ИСХОДНЫЙ ТЕКСТ:

В антракте перед третьим актом — чествование бенефицианта: подарки, венки, цветы, приветствия, аплодисменты. Зрительский восторг достигает эмоциональной вершины: Ф. И. Шаляпин вывел на авансцену К. А. Коровина, обнял его, в зале — овация!

Но впереди — третий акт!

«Это был не спектакль. Это был сплошной триумф, — писали „Новости дня“. — Несомненно, Шаляпин работал здесь под влиянием врубелевских картин. И под тем же, может быть, влиянием значительно убавил обычную у оперных исполнителей „лиричность“ Демона, придал ему большую суровость, силу сосредоточенной скорби. Впечатление мощи преобладало…»

Очерк Дорошевича о «Демоне» звучал пламенным манифестом творческой свободы:

«Антракт был полон разговоров о Демоне, которого увидели в первый раз.

ПРЕДОСТАВЛЕННЫЕ ДАННЫЕ:
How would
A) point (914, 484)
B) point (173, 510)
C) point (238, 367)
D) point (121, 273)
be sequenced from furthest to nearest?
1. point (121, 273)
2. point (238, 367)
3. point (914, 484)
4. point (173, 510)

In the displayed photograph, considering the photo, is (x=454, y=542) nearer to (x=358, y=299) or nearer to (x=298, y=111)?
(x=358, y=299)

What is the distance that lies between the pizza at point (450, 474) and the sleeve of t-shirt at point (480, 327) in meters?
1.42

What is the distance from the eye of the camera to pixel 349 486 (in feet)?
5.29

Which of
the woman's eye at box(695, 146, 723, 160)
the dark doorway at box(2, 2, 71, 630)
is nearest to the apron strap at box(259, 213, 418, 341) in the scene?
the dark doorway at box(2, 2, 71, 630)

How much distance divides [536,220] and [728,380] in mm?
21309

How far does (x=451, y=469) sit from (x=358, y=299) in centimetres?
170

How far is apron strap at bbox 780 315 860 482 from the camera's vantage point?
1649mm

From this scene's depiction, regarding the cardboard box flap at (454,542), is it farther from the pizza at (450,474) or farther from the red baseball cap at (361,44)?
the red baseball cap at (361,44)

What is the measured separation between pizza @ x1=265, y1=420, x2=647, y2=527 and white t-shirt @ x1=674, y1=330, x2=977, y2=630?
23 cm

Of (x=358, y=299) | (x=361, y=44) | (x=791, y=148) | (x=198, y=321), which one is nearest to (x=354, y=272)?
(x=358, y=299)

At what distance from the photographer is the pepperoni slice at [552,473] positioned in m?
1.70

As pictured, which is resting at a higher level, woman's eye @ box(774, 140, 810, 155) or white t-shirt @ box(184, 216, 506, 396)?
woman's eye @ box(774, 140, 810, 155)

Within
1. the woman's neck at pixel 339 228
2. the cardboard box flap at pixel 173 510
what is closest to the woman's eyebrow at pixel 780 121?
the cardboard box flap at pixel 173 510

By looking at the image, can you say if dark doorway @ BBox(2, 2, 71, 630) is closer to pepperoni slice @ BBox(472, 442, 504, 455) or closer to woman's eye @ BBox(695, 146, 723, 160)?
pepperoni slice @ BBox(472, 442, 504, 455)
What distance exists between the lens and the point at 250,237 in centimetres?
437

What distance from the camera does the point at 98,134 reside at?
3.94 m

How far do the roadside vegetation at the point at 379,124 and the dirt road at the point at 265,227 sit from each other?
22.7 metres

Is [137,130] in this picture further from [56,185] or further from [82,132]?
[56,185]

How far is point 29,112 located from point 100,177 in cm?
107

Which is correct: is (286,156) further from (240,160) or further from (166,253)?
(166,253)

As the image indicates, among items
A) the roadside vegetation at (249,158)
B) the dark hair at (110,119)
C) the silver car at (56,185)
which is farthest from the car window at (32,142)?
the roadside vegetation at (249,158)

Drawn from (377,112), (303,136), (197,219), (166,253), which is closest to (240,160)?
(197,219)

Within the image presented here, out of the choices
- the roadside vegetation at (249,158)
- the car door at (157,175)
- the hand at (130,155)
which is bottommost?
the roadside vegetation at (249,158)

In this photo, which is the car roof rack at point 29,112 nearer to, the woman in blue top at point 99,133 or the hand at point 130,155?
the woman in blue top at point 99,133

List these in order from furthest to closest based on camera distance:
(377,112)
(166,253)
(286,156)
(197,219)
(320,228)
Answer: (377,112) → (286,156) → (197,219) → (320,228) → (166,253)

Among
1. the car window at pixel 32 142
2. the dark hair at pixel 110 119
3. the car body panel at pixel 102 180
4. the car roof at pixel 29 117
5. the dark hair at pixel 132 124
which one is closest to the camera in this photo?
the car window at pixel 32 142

ЗАДАНИЕ: Кого, согласно исходному тексту, Ф. И. Шаляпин вывел на авансцену в антракте перед третьим актом? Пункты выше — самостоятельный материал, не связанный с исходным текстом.

ПОЛНЫЙ ОТВЕТ: К. А. Коровина.